> **Teks untuk Dianalisis**
▼

Harga Sayur Lokal di Batam Melambung Tinggi, Pedagang: yang Impor Malah Murah

Harga Sayur Lokal di Batam Melambung Tinggi, Pedagang: yang Impor Malah Murah

Pedagang sayur mayur di Pasar Mitra Raya, Batam Kota. (Foto: Juna/batamnews)

Batam, Batamnews - Harga kebutuhan pokok di Batam, Kepulauan Riau terus melambung. Jelang Natal dan tahun baru, kenaikan harga terjadi pada komoditas sayuran.

Dari hasil pantauan Batamnews di Pasar Mitra Raya, Batam Centre, aktivitas jual beli berlangsung seperti biasa. Terlihat beberapa pedagang sibuk, mondar mandir di sekitaran lapaknya sambil melihat stok sayuran.

Salah seorang pedagang, Wandi mengaku kenaikan harga itu sudah terjadi beberapa pekan lalu. Awalnya hanya cabai saja yang melonjak.

"Sekarang semua sayuran naik. Kecuali yang impor," kata dia, Senin (22/11/2021).

Komoditas sayuran memang mengalami kenaikan harga yang cukup drastis. Bahkan meroket hingga lebih dari 100 persen dari harga normal.

"Kacang panjang biasanya itu 5 sampai 8 ribu per kilo. Sekarang naik jadi 20 ribu," ujarnya.

Sementara untuk sayuran lain seperti bayam juga sama. Naik dari Rp 10 ribu ke Rp 20 ribu per kilogram.

▲

> **Data yang Disediakan**
▼

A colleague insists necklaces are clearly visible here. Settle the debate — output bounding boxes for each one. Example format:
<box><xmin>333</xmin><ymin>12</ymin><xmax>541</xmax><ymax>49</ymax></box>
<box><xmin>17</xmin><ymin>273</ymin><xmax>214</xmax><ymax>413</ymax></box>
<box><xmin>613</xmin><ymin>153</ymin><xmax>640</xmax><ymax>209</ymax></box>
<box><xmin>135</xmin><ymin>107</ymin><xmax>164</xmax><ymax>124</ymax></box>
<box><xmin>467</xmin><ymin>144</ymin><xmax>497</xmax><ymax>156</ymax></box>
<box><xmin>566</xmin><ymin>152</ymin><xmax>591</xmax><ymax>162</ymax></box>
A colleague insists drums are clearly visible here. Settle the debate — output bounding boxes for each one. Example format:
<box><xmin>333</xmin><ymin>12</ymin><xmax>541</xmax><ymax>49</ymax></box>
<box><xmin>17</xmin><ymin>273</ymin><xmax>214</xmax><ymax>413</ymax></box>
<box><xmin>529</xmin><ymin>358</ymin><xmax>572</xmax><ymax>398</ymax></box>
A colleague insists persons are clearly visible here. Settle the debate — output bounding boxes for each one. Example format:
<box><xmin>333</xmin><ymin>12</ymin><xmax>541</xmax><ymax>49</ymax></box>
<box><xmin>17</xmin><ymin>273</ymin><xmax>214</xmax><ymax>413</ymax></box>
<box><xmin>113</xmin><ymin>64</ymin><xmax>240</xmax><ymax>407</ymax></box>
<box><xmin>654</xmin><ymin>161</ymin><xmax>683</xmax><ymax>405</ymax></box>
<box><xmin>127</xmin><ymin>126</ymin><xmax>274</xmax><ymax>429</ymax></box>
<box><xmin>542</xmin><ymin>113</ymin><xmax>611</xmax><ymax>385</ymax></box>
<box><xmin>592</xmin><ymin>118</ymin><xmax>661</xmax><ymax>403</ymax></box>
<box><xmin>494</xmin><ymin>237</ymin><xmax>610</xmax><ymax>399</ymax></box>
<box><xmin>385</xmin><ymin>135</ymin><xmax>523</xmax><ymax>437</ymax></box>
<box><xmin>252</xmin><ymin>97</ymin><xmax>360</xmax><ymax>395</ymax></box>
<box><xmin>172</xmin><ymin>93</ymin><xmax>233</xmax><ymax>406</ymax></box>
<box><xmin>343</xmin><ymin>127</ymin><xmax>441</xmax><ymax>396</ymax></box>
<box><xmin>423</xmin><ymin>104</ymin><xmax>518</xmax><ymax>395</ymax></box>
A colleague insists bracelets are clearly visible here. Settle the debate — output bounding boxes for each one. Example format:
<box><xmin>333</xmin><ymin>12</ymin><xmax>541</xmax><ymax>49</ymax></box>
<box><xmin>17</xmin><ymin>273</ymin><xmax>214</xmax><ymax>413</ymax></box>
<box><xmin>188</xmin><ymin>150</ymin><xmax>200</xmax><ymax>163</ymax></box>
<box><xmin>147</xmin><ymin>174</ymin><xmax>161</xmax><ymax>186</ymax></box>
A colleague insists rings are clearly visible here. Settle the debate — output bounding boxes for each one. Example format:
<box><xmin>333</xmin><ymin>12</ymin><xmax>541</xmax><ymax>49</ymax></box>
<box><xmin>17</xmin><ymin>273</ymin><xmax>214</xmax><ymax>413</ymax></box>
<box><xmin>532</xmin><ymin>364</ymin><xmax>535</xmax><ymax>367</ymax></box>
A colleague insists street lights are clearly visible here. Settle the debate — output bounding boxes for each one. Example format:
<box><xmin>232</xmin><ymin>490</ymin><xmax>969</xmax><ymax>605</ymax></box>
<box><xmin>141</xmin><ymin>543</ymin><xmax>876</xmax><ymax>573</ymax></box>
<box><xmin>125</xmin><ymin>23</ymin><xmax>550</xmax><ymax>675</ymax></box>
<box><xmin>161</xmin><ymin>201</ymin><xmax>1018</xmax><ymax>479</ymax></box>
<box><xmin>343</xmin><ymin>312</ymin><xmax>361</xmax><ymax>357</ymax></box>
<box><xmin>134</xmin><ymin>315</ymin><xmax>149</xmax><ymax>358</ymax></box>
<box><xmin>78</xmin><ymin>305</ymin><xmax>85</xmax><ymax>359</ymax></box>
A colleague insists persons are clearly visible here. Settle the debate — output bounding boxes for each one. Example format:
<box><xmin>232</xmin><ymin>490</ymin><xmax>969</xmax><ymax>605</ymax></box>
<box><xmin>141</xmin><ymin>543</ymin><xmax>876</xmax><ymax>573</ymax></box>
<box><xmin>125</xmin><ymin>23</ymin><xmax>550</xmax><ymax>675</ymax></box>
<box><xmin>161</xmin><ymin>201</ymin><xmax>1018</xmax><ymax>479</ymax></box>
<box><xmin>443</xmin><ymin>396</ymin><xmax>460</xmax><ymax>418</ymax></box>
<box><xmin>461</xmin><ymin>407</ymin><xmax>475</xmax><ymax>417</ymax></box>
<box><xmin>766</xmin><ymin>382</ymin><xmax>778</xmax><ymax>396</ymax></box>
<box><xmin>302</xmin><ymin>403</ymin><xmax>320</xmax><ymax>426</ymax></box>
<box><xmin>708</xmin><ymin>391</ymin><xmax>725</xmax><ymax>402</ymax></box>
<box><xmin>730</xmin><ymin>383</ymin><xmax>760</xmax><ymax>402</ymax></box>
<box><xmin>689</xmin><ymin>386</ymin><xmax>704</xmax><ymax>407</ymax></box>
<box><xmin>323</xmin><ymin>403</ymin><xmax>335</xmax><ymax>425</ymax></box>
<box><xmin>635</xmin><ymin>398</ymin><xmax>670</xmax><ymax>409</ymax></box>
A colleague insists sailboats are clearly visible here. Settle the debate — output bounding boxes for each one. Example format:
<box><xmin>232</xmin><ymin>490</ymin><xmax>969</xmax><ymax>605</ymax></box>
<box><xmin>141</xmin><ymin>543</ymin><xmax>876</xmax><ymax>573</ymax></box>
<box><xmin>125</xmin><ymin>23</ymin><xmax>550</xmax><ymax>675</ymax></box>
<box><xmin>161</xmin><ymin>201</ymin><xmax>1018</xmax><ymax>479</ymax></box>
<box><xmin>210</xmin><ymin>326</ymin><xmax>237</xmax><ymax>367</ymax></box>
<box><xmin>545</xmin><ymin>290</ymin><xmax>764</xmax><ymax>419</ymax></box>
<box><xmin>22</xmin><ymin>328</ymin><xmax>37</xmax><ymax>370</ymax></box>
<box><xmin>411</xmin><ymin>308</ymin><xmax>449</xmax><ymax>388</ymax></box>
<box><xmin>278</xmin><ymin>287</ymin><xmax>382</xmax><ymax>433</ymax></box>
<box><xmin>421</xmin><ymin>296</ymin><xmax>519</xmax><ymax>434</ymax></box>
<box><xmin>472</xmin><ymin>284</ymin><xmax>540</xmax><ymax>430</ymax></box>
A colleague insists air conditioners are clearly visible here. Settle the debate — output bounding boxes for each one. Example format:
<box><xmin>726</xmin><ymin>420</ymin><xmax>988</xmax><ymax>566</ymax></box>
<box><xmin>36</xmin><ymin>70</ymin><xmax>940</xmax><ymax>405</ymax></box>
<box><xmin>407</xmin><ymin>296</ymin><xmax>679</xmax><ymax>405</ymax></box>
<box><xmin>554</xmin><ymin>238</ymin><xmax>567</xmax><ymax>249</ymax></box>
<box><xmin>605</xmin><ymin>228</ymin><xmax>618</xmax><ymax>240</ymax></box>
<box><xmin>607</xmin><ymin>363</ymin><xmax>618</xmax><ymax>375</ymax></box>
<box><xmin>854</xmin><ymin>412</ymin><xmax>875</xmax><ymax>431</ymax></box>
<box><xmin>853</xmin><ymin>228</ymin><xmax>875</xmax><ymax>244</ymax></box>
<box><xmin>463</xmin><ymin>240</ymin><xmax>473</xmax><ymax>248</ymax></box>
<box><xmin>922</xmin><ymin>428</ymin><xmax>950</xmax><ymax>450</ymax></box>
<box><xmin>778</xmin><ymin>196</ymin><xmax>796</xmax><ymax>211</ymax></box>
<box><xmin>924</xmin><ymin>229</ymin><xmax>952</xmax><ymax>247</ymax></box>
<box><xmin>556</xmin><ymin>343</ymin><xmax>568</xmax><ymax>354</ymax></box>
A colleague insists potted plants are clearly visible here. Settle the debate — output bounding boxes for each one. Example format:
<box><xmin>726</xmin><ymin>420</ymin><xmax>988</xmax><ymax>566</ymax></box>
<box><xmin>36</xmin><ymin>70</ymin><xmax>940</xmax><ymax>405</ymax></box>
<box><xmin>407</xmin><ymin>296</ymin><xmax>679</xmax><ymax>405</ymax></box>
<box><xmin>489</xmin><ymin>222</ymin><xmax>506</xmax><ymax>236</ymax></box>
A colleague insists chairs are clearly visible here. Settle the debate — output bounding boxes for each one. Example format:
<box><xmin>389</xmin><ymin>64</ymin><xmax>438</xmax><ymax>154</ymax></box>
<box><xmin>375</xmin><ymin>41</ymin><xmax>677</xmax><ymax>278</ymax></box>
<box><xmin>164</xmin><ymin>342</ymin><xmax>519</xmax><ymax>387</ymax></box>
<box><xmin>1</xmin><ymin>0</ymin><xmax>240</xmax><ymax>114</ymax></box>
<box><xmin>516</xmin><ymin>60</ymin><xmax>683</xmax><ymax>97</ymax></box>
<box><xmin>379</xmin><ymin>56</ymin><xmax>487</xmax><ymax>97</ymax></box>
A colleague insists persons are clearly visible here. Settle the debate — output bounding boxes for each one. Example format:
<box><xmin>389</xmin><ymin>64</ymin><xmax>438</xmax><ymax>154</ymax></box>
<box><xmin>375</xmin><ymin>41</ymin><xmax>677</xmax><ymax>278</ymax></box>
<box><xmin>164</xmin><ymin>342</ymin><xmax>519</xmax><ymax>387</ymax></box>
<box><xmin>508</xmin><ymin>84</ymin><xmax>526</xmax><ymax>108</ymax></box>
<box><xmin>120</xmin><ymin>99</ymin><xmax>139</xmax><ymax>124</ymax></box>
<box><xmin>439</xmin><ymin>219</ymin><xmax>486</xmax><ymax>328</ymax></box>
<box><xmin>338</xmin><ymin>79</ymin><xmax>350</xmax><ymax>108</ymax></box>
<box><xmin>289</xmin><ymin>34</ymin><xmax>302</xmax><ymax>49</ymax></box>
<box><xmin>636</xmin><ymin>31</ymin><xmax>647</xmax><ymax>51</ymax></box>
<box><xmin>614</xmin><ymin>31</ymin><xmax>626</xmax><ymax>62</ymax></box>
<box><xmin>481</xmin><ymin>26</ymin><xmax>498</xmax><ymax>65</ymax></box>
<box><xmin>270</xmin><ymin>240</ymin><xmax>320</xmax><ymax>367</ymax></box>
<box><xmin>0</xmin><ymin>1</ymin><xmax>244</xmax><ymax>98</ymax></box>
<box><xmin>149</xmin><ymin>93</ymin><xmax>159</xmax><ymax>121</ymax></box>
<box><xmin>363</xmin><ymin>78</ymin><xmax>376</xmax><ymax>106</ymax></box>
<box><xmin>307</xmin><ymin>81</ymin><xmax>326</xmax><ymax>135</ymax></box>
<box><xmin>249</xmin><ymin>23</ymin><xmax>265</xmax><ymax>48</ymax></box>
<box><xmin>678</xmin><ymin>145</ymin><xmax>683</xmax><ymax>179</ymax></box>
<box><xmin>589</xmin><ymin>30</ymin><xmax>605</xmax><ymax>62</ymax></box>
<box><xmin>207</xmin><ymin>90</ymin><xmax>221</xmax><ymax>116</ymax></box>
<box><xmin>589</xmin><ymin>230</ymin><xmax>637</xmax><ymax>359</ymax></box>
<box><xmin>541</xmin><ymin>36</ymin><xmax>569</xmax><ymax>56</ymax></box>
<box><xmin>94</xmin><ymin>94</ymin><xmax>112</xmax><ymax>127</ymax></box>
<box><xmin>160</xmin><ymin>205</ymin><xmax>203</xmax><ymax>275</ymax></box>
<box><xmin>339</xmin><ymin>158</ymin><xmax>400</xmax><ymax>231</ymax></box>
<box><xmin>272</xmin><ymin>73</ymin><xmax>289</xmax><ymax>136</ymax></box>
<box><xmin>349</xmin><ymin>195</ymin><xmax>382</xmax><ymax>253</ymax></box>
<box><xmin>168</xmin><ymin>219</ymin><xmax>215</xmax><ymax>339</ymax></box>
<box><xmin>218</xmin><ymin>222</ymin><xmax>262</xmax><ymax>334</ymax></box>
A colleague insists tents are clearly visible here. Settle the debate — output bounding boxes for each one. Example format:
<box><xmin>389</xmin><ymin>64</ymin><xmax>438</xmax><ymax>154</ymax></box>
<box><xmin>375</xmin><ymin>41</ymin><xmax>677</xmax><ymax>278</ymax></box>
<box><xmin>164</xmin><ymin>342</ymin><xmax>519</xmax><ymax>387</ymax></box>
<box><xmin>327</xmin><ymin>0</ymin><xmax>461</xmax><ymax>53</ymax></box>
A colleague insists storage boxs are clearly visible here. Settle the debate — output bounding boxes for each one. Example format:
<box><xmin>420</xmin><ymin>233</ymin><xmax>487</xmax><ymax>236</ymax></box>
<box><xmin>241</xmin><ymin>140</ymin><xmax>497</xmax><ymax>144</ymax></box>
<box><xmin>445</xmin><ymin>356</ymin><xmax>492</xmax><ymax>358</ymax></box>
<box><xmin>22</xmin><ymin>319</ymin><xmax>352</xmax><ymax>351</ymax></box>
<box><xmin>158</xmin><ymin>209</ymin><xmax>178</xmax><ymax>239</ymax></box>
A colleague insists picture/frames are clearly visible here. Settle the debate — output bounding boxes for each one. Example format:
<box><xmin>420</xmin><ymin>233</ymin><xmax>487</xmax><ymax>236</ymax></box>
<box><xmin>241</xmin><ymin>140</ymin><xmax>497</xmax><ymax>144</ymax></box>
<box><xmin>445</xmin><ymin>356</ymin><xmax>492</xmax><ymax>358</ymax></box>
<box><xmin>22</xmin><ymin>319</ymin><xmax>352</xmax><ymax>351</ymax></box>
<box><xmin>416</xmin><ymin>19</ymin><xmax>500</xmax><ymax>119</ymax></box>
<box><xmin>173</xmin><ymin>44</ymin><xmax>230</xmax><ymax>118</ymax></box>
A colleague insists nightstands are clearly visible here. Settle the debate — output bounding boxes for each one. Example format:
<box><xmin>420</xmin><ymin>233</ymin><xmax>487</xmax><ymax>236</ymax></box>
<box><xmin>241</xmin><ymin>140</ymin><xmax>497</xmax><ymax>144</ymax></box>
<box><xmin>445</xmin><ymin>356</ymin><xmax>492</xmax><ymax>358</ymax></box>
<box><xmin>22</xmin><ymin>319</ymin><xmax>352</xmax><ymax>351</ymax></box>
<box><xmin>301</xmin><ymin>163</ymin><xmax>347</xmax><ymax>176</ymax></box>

▲

> **Petunjuk Latihan**
#1 Menurut pedagang dalam teks tentang harga sayur di Batam, berapa harga kacang panjang per kilo sekarang?
#2 Salin bagian teks tentang harga sayur di Batam mulai dari "Dari hasil pantauan" sampai "ribu per kilogram.".

> **Kunci Jawaban**
#1 20 ribu per kilo.

#2
Dari hasil pantauan Batamnews di Pasar Mitra Raya, Batam Centre, aktivitas jual beli berlangsung seperti biasa. Terlihat beberapa pedagang sibuk, mondar mandir di sekitaran lapaknya sambil melihat stok sayuran.

Salah seorang pedagang, Wandi mengaku kenaikan harga itu sudah terjadi beberapa pekan lalu. Awalnya hanya cabai saja yang melonjak.

"Sekarang semua sayuran naik. Kecuali yang impor," kata dia, Senin (22/11/2021).

Komoditas sayuran memang mengalami kenaikan harga yang cukup drastis. Bahkan meroket hingga lebih dari 100 persen dari harga normal.

"Kacang panjang biasanya itu 5 sampai 8 ribu per kilo. Sekarang naik jadi 20 ribu," ujarnya.

Sementara untuk sayuran lain seperti bayam juga sama. Naik dari Rp 10 ribu ke Rp 20 ribu per kilogram.